Image and question entries:
■ ■ ■

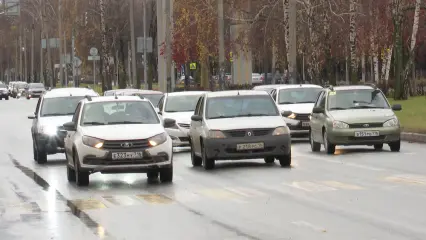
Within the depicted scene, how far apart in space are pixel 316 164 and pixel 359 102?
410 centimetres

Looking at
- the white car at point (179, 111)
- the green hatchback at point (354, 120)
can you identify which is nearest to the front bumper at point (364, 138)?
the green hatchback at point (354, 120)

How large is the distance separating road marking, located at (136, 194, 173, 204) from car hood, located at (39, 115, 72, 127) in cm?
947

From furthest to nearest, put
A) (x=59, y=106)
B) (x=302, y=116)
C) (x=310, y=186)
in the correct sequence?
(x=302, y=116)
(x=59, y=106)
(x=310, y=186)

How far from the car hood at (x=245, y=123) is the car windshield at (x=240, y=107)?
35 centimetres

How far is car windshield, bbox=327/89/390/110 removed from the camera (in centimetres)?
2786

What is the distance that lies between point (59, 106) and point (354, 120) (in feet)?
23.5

■ ■ ■

**Written request:** Please rewrite the entries above with "car windshield" switched to "car windscreen" everywhere, keeping everything else the same and leaving out the pictures.

**Task result:**
Within the depicted scene, how far apart in space are pixel 316 164 and pixel 359 102?
410 centimetres

Looking at
- the white car at point (179, 111)
- the green hatchback at point (354, 120)
can you identify which is nearest to the front bumper at point (364, 138)?
the green hatchback at point (354, 120)

How large is the distance separating road marking, located at (136, 194, 173, 204) from car hood, located at (39, 115, 72, 127) in cm?
947

From furthest to nearest, put
A) (x=59, y=106)
B) (x=302, y=116)
C) (x=310, y=186)
in the correct sequence?
(x=302, y=116)
(x=59, y=106)
(x=310, y=186)

How far from the car hood at (x=245, y=123) is the car windscreen at (x=240, y=107)?
35 centimetres

How far is car windscreen, bbox=327/89/390/110 removed from the camera (in centimetres)?
2786

What is the distance that lies between point (59, 106) and point (354, 120) (in feet)?
23.5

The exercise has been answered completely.